Why Was the Dalai Lama Hanging Out with the Right-Wing American Enterprise Institute? [View all]

http://www.vanityfair.com/online/daily/2014/02/dalai-lama-american-enterprise-institute



For a moment, when I read Danielle Pletka’s e-mail, I wondered if it might be a joke. Pletka, vice president of the conservative Washington, D.C., think tank, the American Enterprise Institute, was writing to inquire whether “Vanity Fair would like to spend some quality time with His Holiness the Dalai Lama”. He, she went on, was going to be at A.E.I. for two days as its guest. He would be speaking there at a conference on “happiness, free enterprise, and human flourishing” at a private lunch and at several invitation-only discussion panels. I would be welcome to attend all of it, and could also expect an exclusive interview with him.

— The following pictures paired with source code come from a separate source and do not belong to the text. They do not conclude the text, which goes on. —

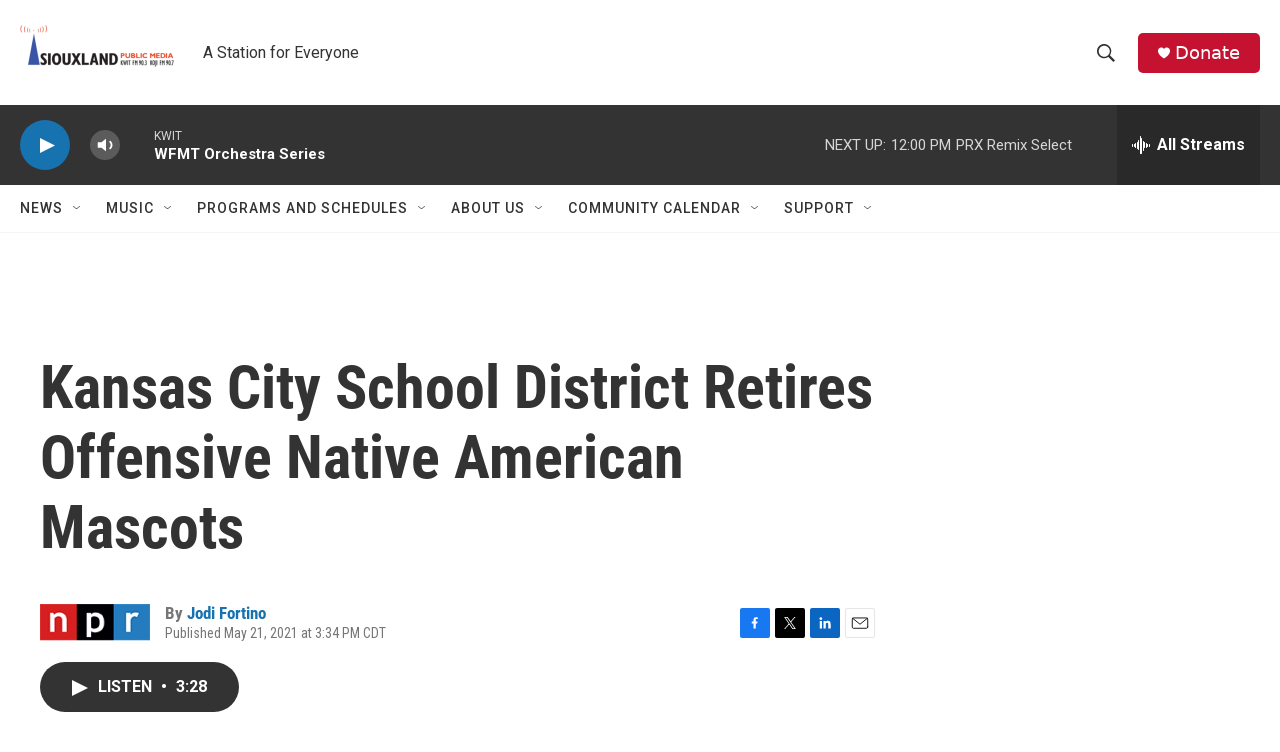

--- FILE ---
content_type: text/html; charset=utf-8
request_url: https://www.google.com/recaptcha/api2/aframe
body_size: 255
content:
<!DOCTYPE HTML><html><head><meta http-equiv="content-type" content="text/html; charset=UTF-8"></head><body><script nonce="4ohVpTv2F69gaWd39sIpqg">/** Anti-fraud and anti-abuse applications only. See google.com/recaptcha */ try{var clients={'sodar':'https://pagead2.googlesyndication.com/pagead/sodar?'};window.addEventListener("message",function(a){try{if(a.source===window.parent){var b=JSON.parse(a.data);var c=clients[b['id']];if(c){var d=document.createElement('img');d.src=c+b['params']+'&rc='+(localStorage.getItem("rc::a")?sessionStorage.getItem("rc::b"):"");window.document.body.appendChild(d);sessionStorage.setItem("rc::e",parseInt(sessionStorage.getItem("rc::e")||0)+1);localStorage.setItem("rc::h",'1769097919292');}}}catch(b){}});window.parent.postMessage("_grecaptcha_ready", "*");}catch(b){}</script></body></html>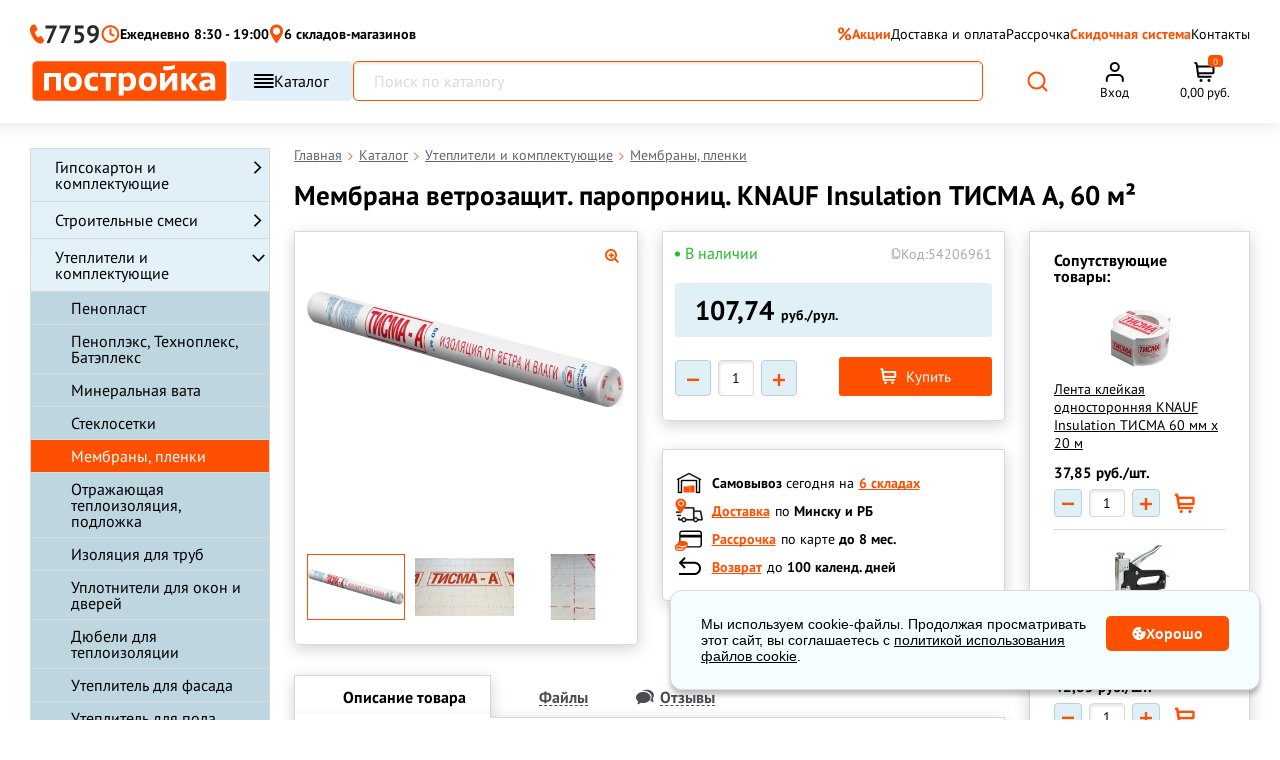

--- FILE ---
content_type: image/svg+xml
request_url: https://www.postroyka.by/build/images/_owl-next.cce40a50.svg
body_size: 103
content:
<svg width="24" height="24" viewBox="0 0 24 24" fill="none" xmlns="http://www.w3.org/2000/svg">
<path d="M9 18L15 12L9 6" stroke="#FF4F00" stroke-width="2" stroke-linecap="round" stroke-linejoin="round"/>
</svg>


--- FILE ---
content_type: application/javascript
request_url: https://www.postroyka.by/bundles/postroykaapp/js/yandex-metrika.js?e6cc9794-75e8-4753-9384-e9104c992d70
body_size: 263
content:
class YMetrica{
    static showProduct(productId, listData){

    }

    static showProductCard(productId){

    }

    static addProductToCart(){
        typeof yaCounter37953910 !== 'undefined' ? yaCounter37953910.reachGoal('add_to_cart') : "";
    }

    static removeProductFromCart(id, quantitySelector){

    }

    static clickCheckoutButton(){

    }

    static onSuccessPurchase(purchaseId){

    }

    //help method
    static addProductToCartInCart(id, selectorOldQuantity, selectorCurrentQuantity){

    }

    static ajaxGetProductsEcommerce(ids) {

    }

    static ajaxGetCartEcommerce() {

    }

    static ajaxGetOrderEcommerce(purchaseId) {

    }

    static toEcommerceProduct(arrayProduct){

    }

    static listenProductBlocks(){

    }

    static checkProductReadyToTrack(element) {

    }

    static inViewport($el) {

    }
}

I had first met Pletka 12 years ago, when A.E.I., seen then as the intellectual command post of the neoconservative campaign for regime change in Iraq, welcomed another visitor from the East: Ahmed Chalabi, leader of the Iraqi National Congress, the purveyor of “intelligence” about Saddam Hussein that would later turn out to be bogus. The shift in emphasis seemed marked. It was always apparent that fulfilling Chalabi’s ambitions was likely to require a war. The maroon robes of His Holiness, Tibetan Buddhism’s spiritual leader and a lifelong advocate of nonviolence, are cut from very different cloth.

However, perhaps the most surprising thing about the Dalai Lama’s sojourn at the A.E.I., which took place at its downtown 17th Street headquarters on February 19 and 20, was that the relationship between spiritual leader and think tank began at his behest, not A.E.I.’s. In the very days last autumn, as Congressional Republicans were charging down the political blind alley of the government shutdown, Pletka and A.E.I.’s president, Arthur Brooks, were meditating with His Holiness at his base in Dharmsala, India, in the Himalayas. They were there at his invitation, which had been conveyed through mutual contacts at Radio Free Asia, the U.S.-government-funded broadcaster.

There was something, it seemed, about the A.E.I.’s message under Brooks’s leadership that had prompted the Dalai Lama to reach out. Part of it, I later learned, was Brooks’s assertion that the ultimate goal of public policy should be to maximize human happiness, not material wealth. Indeed, the title of one of Brooks’s books, published in 2008, is Gross National Happiness—a phrase that is also employed as the official metric of prosperity espoused by the rulers of the Buddhist kingdom of Bhutan.